21 Il ressort notamment de ces indications que la gamme des produits cosmétiques de l'entreprise Estée Lauder n'est commercialisée en République fédérale d'Allemagne que dans des parfumeries ou dans les rayons de produits cosmétiques de grands magasins, c'est-à-dire qu'aucun de ces produits n'est disponible en pharmacie. Il n'est pas contesté que ces produits sont présentés comme des produits cosmétiques et non pas comme des médicaments.
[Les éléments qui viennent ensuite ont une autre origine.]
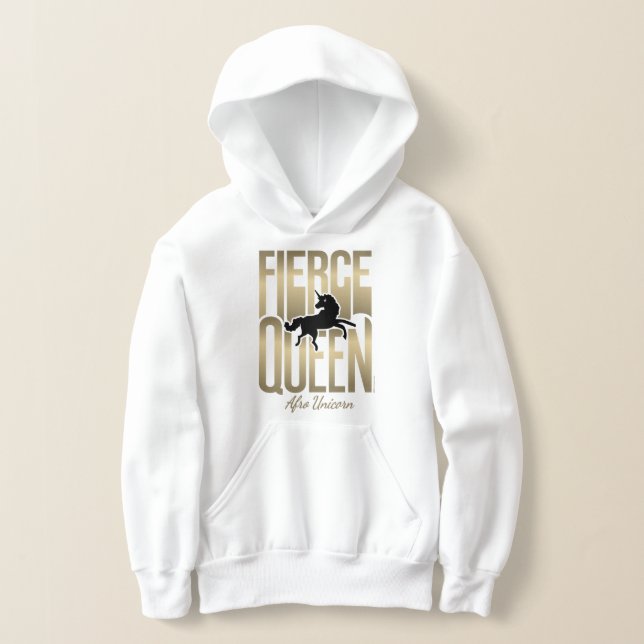 Afro Unicorn Fierce Queen Hoodie (Laydown)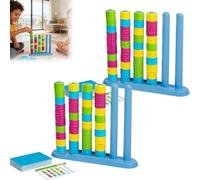 GINGER TECH 2 Sets Colour Stack Challenge Game, Color Matching Stacking Puzzle Game with Racks, Rings & Cards for 2-4 Players, Quick Puzzle Game for Kids/Adults, Fun Tabletop Brain Teaser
Il n'est pas allégué qu'indépendamment de la dénomination des produits cette présentation ne respecte pas les règles applicables en la matière aux produits cosmétiques. Enfin, selon les termes mêmes de la question posée, ces produits sont régulièrement commercialisés dans les autres pays sous la dénomination "Clinique" sans que l'usage d'une telle dénomination entraîne apparemment d'erreur pour les consommateurs.
22 Au vu de ces données de fait, l'interdiction de l'utilisation de cette dénomination en République fédérale d'Allemagne n'apparaît pas nécessaire pour satisfaire aux exigences de la protection des consommateurs ou de la santé des personnes.
23 En effet, la connotation hospitalière ou médicale du terme "Clinique" ne suffit pas à donner à cette appellation un effet trompeur susceptible de justifier son interdiction pour des produits commercialisés dans les conditions qui viennent d'être rappelées.
24 Il y a donc lieu de répondre à la question préjudicielle que les articles 30 et 36 du traité et l'article 6, paragraphe 2, de la directive 76-768-CEE du Conseil, du 27 juillet 1976, concernant le rapprochement des législations des États membres relatives aux produits cosmétiques, doivent être interprétés en ce sens qu'ils s'opposent à ce qu'une mesure nationale interdise l'importation et la commercialisation d'un produit classé et présenté comme cosmétique en fondant cette interdiction sur le motif que ce produit porte la dénomination "Clinique".
Sur les dépens
25 Les frais exposés par le Gouvernement allemand et par la Commission des Communautés européennes, qui ont soumis des observations à la Cour, ne peuvent faire l'objet d'un remboursement. La procédure revêtant, à l'égard des parties au principal, le caractère d'un incident soulevé devant la juridiction nationale, il appartient à celle-ci de statuer sur les dépens.
Par ces motifs,
LA COUR (cinquième chambre),
Statuant sur la question à elle soumise par le Landgericht Berlin, par ordonnance du 30 juin 1992, dit pour droit:
Les articles 30 et 36 du traité et l'article 6, paragraphe 2, de la directive 76-768-CEE du Conseil, du 27 juillet 1976, concernant le rapprochement des législations des États membres relatives aux produits cosmétiques, doivent être interprétés en ce sens qu'ils s'opposent à ce qu'une mesure nationale interdise l'importation et la commercialisation d'un produit classé et présenté comme cosmétique en fondant cette interdiction sur le motif que ce produit porte la dénomination "Clinique".